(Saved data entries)
[Start of section]
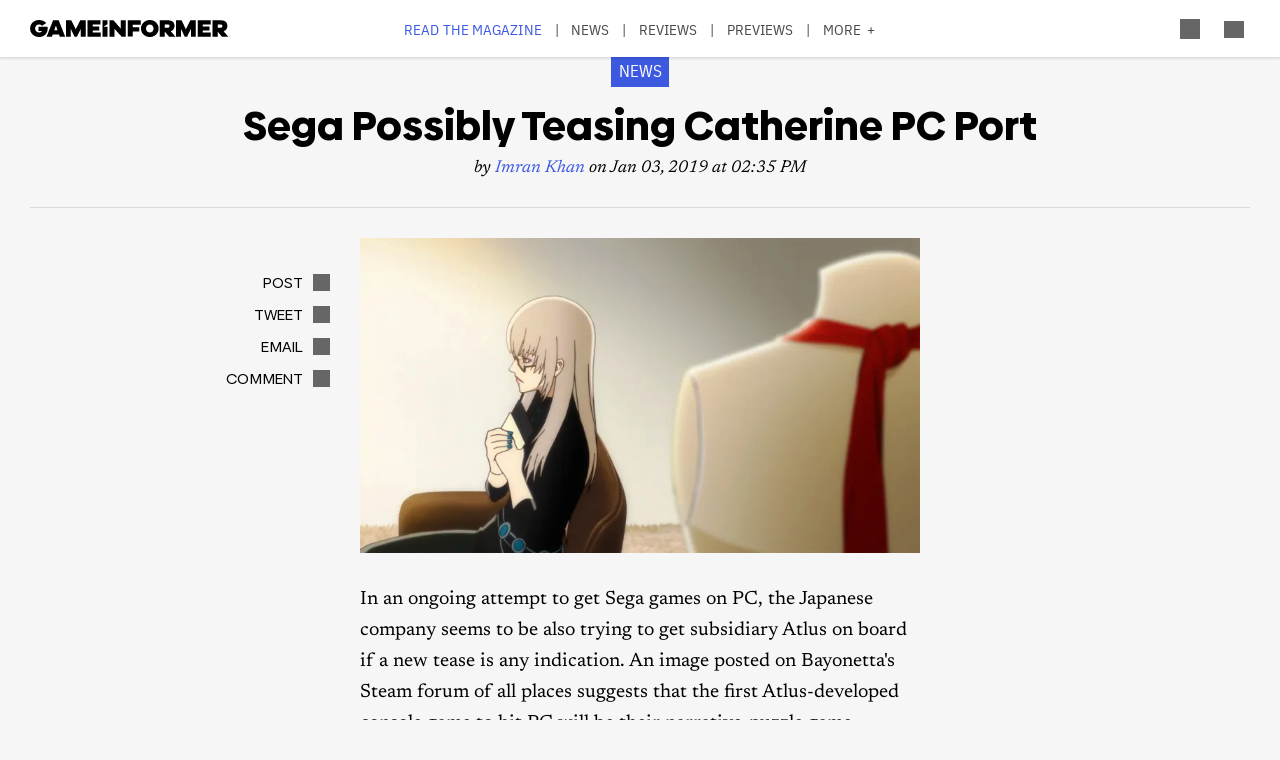

--- FILE ---
content_type: application/javascript; charset=utf-8
request_url: https://fundingchoicesmessages.google.com/f/AGSKWxWrVW2E9hPrXeWNBpKHtH4PiuKkC8IuqXe5AbNMy0OJK1DIFxrobk6ZUB6Ru1OKNpH2p1wUi4ZGkjw8Ux_9RuqrnPfhACkSpTGTBJ509hUHA6Jdu-G5uePooIWcBHeLPPVtjH4wxxjEG2OdnMDD544ZNyFf7teUYal31O0EfOttdqXj0kPeH868dH-J/__ad_leaderboard./adhandlers-_350_100_/adsword./ugoads_inner.
body_size: -1291
content:
window['cd95c11f-44ac-41fc-b8d8-491d56770753'] = true;

--- FILE ---
content_type: image/svg+xml
request_url: https://gameinformer.com/themes/custom/gi5/includes/images/social/header_facebook.svg
body_size: 192
content:
<?xml version="1.0" encoding="utf-8"?>
<!-- Generator: Adobe Illustrator 22.1.0, SVG Export Plug-In . SVG Version: 6.00 Build 0)  -->
<svg version="1.1" id="Layer_1" xmlns="http://www.w3.org/2000/svg" xmlns:xlink="http://www.w3.org/1999/xlink" x="0px" y="0px"
	 viewBox="0 0 61.1 61.1" style="enable-background:new 0 0 61.1 61.1;" xml:space="preserve">
<style type="text/css">
	.st0{display:none;fill:#656565;}
	.st1{fill:#656565;}
</style>
<path class="st0" d="M57.5-0.8H3.1c-1.9,0-3.4,1.5-3.4,3.4V57c0,1.9,1.5,3.4,3.4,3.4h29.3V36.7h-8v-9.2h8v-6.8
	c0-7.9,4.8-12.2,11.9-12.2c2.4,0,4.8,0.1,7.1,0.4v8.2h-4.9c-3.8,0-4.6,1.8-4.6,4.5v5.9H51l-1.2,9.2h-8v23.7h15.6
	c1.9,0,3.4-1.5,3.4-3.4V2.6C60.8,0.7,59.3-0.8,57.5-0.8z"/>
<path class="st1" d="M53.5,0H7.6C3.4,0,0,3.4,0,7.6v45.8c0,4.2,3.4,7.6,7.6,7.6h25.1v-24h-8.1v-9.3h8.1v-6.9c0-8,4.9-12.4,12-12.4
	c3.4,0,6.4,0.3,7.2,0.4v8.4l-4.9,0c-3.9,0-4.6,1.8-4.6,4.5v6h9.3l-1.2,9.3h-8v24h11.1c4.2,0,7.6-3.4,7.6-7.6V7.6
	C61.1,3.4,57.7,0,53.5,0z"/>
</svg>


--- FILE ---
content_type: application/javascript
request_url: https://gameinformer.com/modules/custom/gi5_ads/js/content/ads_content_interstitial.js?t8i7df
body_size: -81
content:
interstitialID = "div-gpt-ad-placeholder-10";
adhesionDesktopID = "div-gpt-ad-1651605817539-0";
adhesionTabletID = "div-gpt-ad-1651607193448-0";
adhesionMobileID = "div-gpt-ad-1651514398183-0";

// Google Ad set up
googletag.cmd.push(function() {
	//
	// Declare ad slots
	// Some translations: giweb (desktop), gitweb (tablet), gimweb (mobile)
	//
	/* Interstitial */
	interstitial = googletag
		.defineOutOfPageSlot(interstitialSlot, interstitialID)
		.addService(googletag.pubads());

	adhesionDesktop = googletag.defineSlot(adhesionDesktopSlot, [
			[1, 1]
		], adhesionDesktopID)
		.defineSizeMapping(skinMapping)
		.addService(googletag.pubads());

	adhesionTablet = googletag.defineSlot(adhesionTabletSlot, [
			[1, 1]
		], adhesionTabletID)
		.defineSizeMapping(adhesionTabletMapping)
		.addService(googletag.pubads());

	adhesionMobile = googletag.defineSlot(adhesionMobileSlot, [
			[1, 1]
		], adhesionMobileID)
		 .defineSizeMapping(adhesionMobileMapping)
		 .addService(googletag.pubads());
});


--- FILE ---
content_type: application/javascript
request_url: https://gameinformer.com/modules/custom/gi5_ads/js/content/ads_content_leaderboard_bottom.js?t8i7df
body_size: -144
content:
leaderboardBottomDesktopID = "div-gpt-ad-placeholder-9";

// Google Ad set up
googletag.cmd.push(function() {
	//
	// Declare ad slots
	// Some translations: giweb (desktop), gitweb (tablet), gimweb (mobile)
	//
	/* Leaderboard - Desktop Ad Spot */
	googletag
		.defineSlot(leaderboardBottomDesktopSlot, [
				[728, 90]
			], leaderboardBottomDesktopID)
		.defineSizeMapping(leaderboardDesktopMapping)
		.addService(googletag.pubads());
});


--- FILE ---
content_type: application/javascript
request_url: https://gameinformer.com/modules/custom/gi5_ads/js/content/ads_content_init.js?t8i7df
body_size: 927
content:
(function($, Drupal, drupalSettings, once) {
	// Start jQuery
	Drupal.behaviors.gi5_ads_content_init = {
		attach: function(context, settings) {
			// Get info from Drupal when it's ready

      once('gi5_ads_content_init', 'main', context).forEach(function() {
				// Only run this once, when Drupal is ready
				var ad_mpu = drupalSettings.ad_mpu;
				var extra_ads = drupalSettings.extra_ads;
				var extra_ads_frequency = drupalSettings.extra_ads_frequency;
				var nextSlotId = 0;

				// if article is published (i.e. there isn't a notice saying it's unpublished)
				if ($(".notice-unpublished").length == 0) {
					googletag.cmd.push(function() {
						// if extra ads enabled, insert more ads (requires MPU ad set up)
						if (extra_ads) {
							addMoreAds();
						}

						// Keyword targeting
						// set product name targeting (gi_product)
						var productArray = [];
						$('.gi5-widget-product-summary .gi5--product--summary h3.page-title').each(function( index ) {
								// check the product summary for game info
								productArray.push($(this).text().trim());
								//console.log( index + $(this).text() );
						});
						googletag.pubads().setTargeting('gi_product', productArray);

						// Set product ID targeting (gi_product_id)
						var productIDArray = [];
						$('.gi5-widget-product-summary .gi5--product--summary').each(function( index ) {
							if ($(this).attr('data-id')) {
								// check the product summary for game info
								productIDArray.push($(this).attr('data-id'));
								//console.log( index + $(this).attr('data-id') );
							}
						});
						googletag.pubads().setTargeting('gi_product_id', productIDArray);

						// set the platform targeting (gi_pf)
						var platformArray = [];
						$('.gi5-widget-product-summary .gi5--product--summary .product-platform .field__items').each(function( index ) {
							tempPlatformArray = $(this).text().split(',');
							for (var i = 0; i < tempPlatformArray.length; i++) {
								if (!platformArray.includes(tempPlatformArray[i].trim())) {
									platformArray.push(tempPlatformArray[i].trim());
								}
							}
							//console.log( index + $(this).text() );
						});

						/*$.each(platformArray, function(index, value){
							console.log( index + ": " + value );
						});*/

						// if there was platform data, change some of the values for targeting
						if (platformArray.length != 0) {
							for (var i = 0; i < platformArray.length; i++) {
								platformArray[i] = $.trim(platformArray[i]);
								if (platformArray[i] == "PlayStation 4") {
									platformArray[i] = "ps4";
								} else if (platformArray[i] == "PlayStation 5") {
									platformArray[i] = "ps5";
								} else {
									platformArray[i] = platformArray[i].toLowerCase().replace(/[^a-z0-9\s]/gi, '').trim();
								}
							}

							//platformArray = jQuery.uniqueSort(platformArray);

							googletag.pubads().setTargeting('gi_pf', platformArray);
						}

						//
						// Finishing ads set up
						//
						googletag.pubads().enableLazyLoad();
						googletag.pubads().enableSingleRequest();
						googletag.enableServices();
					});
				}

				// add more advertisements (mobile only)
				function addMoreAds() {
					var rows = $('.field--name-body p');
					var rowCount = rows.length;
					var i = 4;
					if (extra_ads_frequency) {
						i = parseInt(extra_ads_frequency);
					}
					var frequency = i;

					for (i; i < rowCount; i += frequency) {
						if (ad_mpu && i !== frequency) {
							var slotMobile = googletag.defineSlot(mpuMobileSlot, [300, 250])
								.defineSizeMapping(mpuMobileMapping)
								.addService(googletag.pubads());
							var adWrapperMobile = $("<div>", { id: slotMobile.getSlotElementId(), "class": "ads ad-mpu ad-mpu-inline ad-mpu-mobile" });
							$(adWrapperMobile).insertBefore($(rows).eq(i));

							googletag.display(slotMobile);
						}
					}
				}

			}); // End once call
		} // End Drupal behaviors
	};
	// end file
})(jQuery, Drupal, drupalSettings, once);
[End of section]
■ **TASK OBJECTIVE**: All the lines that hold the word "length" must appear in the answer, copied from the records.

■ **EXERCISE SOLUTION**:
				if ($(".notice-unpublished").length == 0) {
							for (var i = 0; i < tempPlatformArray.length; i++) {
						if (platformArray.length != 0) {
							for (var i = 0; i < platformArray.length; i++) {
					var rowCount = rows.length;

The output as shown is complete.